Hands-on Workshop; all ages
120 minutes

Scratch for Arduino
Steve Farnsworth
Take Scratch into the physical world by using it to program an Arduino. In this two hour workshop, you will be learning how to use Scratch for Arduino to create simple programs. You will also learn how to use sensors, motors, and LEDs to develop your Arduino project.
Hands-on Workshop; all ages
120 minutes

Fun and Games with Experimental Mathematics
Michael Tempel
Logo Foundation
Scratch provides an environment for experimenting with mathematical ideas.
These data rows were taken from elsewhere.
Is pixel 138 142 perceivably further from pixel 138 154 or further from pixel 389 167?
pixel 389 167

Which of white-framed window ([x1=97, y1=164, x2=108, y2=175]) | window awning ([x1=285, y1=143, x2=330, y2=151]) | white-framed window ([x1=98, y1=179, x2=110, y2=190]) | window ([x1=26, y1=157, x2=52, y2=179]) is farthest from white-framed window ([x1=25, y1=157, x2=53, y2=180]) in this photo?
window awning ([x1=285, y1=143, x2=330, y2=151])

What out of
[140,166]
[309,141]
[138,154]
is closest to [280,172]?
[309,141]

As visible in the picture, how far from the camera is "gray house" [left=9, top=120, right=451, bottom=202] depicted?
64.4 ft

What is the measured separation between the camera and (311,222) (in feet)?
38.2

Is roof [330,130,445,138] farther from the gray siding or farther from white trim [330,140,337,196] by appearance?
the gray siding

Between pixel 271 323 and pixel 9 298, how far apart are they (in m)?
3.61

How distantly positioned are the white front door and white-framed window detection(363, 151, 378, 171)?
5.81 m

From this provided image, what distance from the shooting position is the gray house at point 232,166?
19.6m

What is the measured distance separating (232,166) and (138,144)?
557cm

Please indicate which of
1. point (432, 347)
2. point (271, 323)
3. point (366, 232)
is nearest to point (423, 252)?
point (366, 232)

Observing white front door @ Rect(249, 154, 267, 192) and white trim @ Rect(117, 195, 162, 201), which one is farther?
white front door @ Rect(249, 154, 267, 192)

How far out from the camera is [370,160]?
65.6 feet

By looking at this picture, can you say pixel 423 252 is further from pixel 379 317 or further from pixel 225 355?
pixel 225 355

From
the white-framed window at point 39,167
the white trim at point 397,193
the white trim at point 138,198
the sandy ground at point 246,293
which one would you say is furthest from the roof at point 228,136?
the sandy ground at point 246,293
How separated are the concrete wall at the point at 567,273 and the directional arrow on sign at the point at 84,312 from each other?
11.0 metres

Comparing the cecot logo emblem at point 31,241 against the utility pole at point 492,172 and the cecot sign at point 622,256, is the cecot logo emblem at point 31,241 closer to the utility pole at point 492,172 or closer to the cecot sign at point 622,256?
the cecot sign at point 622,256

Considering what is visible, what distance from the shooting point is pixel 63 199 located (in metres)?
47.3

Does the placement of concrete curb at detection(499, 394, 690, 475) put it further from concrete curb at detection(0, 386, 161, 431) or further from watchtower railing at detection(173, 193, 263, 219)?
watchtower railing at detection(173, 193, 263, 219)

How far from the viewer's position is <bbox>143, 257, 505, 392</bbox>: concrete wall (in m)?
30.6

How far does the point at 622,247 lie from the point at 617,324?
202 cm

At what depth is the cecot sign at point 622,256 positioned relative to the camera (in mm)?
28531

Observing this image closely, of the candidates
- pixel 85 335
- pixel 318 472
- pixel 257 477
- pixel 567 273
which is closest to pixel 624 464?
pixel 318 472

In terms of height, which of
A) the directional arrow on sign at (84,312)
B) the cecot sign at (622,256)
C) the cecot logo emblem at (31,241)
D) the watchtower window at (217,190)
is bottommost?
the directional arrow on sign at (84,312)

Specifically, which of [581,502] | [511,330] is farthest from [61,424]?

We will focus on experiments with probability and how randomness and uncertainty can be incorporated into games created in Scratch.
Brief presentation followed by hands-on workshop; all ages
60 minutes

Chinese Learning & Scratch: A Visualization and Gaming Approach to Chinese Character Learning
Ming-Tsan Pierre Lu, Ph.D.
Teachers College, Columbia University
Carol M. Lu, M.A.
Teachers College, Columbia University
120 minutes - presentation, then hands-on
Students, teachers, parents, researchers
This two-hour workshop is designed for those who are potential or current Chinese language learners or teachers, or second language and programming language learning researchers. In the workshop, Pierre and Carol will introduce the characteristics of Chinese along with the basics of Scratch and how it may be used to teach and learn Chinese characters. No prior experience with Scratch or Chinese is required. By the end of the session you will have gained hands-on experience in creating a language-teaching project, learned some Chinese and how to use Scratch.